Each line that contains the word "training" counts once; give the total for the records below and nothing else.

** Opening Material provided block **

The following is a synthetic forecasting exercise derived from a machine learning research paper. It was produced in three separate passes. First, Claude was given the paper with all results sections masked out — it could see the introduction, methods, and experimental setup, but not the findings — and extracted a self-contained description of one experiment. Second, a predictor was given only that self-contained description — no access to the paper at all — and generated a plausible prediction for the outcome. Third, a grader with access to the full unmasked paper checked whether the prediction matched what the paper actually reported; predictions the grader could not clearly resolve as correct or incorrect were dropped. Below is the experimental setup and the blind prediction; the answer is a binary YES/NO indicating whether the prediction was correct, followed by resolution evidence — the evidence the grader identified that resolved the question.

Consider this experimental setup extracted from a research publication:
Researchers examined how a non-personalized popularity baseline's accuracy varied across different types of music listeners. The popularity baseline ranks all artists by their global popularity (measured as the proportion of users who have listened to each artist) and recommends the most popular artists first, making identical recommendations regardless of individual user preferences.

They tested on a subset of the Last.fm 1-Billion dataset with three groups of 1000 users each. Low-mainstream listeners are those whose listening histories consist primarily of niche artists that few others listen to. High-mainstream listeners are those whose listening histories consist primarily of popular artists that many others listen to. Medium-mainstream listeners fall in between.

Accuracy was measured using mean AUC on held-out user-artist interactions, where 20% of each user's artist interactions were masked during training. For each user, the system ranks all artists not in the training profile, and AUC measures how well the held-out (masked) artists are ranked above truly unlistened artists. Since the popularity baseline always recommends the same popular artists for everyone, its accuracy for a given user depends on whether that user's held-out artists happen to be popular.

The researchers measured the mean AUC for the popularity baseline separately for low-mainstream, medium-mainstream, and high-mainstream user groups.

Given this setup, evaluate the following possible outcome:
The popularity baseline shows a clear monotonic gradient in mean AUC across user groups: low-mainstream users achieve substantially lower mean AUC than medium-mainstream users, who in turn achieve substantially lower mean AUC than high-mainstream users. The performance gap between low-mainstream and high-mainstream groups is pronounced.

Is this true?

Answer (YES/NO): NO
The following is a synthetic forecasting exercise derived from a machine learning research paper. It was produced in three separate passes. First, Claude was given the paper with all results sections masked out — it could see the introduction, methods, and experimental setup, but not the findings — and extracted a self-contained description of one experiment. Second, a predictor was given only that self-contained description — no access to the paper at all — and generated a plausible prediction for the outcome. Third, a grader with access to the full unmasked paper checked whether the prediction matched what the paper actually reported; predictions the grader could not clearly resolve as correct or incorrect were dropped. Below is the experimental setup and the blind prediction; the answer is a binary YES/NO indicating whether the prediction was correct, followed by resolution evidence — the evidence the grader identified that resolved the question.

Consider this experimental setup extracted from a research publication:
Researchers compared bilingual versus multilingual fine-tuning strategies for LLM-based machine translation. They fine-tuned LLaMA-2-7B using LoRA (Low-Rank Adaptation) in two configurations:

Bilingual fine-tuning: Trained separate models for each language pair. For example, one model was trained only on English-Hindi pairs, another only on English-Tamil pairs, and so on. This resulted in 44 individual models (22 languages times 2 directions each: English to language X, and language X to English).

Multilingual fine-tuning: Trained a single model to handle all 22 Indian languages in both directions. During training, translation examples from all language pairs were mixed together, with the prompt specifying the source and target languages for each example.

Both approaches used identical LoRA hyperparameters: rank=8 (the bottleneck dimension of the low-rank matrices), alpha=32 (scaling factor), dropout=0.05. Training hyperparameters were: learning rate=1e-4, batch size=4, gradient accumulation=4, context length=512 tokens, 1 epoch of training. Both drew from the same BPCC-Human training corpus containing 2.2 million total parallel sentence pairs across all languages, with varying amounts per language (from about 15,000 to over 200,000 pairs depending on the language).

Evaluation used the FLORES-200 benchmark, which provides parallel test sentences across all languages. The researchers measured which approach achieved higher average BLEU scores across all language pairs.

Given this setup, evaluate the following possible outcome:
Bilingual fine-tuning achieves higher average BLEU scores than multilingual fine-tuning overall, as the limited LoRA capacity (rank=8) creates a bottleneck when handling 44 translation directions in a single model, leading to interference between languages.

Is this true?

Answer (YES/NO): NO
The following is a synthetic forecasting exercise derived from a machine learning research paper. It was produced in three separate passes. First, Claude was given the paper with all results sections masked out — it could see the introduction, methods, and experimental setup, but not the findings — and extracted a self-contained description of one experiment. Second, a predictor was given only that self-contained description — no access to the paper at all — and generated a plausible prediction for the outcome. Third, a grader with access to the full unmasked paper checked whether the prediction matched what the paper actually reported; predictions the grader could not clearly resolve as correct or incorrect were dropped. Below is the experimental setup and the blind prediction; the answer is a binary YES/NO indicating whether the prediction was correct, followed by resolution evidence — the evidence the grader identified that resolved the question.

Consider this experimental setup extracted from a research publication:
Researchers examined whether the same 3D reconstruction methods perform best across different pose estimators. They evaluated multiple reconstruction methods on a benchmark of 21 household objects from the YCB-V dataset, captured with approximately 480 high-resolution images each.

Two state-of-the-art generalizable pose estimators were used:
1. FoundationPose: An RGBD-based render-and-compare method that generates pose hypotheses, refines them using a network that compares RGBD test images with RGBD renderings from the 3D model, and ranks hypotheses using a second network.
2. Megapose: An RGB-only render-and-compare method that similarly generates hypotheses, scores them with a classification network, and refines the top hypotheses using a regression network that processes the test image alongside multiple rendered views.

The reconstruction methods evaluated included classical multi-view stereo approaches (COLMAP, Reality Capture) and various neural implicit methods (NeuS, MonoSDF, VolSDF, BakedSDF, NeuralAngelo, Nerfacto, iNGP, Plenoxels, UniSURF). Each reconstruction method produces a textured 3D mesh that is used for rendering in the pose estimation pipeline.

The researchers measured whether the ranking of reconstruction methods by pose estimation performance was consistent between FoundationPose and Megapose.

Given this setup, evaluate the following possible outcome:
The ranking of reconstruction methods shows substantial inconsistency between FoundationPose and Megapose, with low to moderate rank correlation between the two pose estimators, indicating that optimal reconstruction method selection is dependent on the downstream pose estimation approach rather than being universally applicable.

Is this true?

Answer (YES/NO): NO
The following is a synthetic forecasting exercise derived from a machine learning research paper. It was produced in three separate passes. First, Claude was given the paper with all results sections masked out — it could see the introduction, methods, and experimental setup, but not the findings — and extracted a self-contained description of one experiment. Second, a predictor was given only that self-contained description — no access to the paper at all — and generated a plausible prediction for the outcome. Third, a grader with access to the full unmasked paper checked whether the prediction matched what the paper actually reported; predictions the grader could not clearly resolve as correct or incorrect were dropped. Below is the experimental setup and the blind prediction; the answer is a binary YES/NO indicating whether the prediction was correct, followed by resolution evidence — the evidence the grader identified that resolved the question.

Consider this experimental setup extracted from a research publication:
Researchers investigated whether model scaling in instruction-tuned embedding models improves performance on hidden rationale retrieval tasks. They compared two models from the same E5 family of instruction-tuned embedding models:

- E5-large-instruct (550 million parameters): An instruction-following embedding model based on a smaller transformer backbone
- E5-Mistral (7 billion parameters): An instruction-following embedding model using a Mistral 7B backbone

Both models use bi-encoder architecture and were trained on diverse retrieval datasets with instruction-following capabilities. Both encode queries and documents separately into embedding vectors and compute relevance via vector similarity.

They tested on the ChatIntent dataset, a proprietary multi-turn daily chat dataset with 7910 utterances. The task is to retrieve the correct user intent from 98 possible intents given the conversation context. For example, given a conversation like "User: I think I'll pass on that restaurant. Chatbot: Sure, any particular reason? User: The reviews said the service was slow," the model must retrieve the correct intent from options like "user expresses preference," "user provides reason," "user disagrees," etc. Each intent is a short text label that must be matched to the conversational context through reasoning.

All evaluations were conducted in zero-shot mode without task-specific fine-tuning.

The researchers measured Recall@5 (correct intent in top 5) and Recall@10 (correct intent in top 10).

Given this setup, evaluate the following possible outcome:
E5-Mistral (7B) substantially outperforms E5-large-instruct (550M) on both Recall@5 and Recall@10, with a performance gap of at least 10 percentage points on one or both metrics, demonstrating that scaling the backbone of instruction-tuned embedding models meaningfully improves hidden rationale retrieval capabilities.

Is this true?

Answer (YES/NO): NO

** Closing Material provided block **

**Exercise solution**
3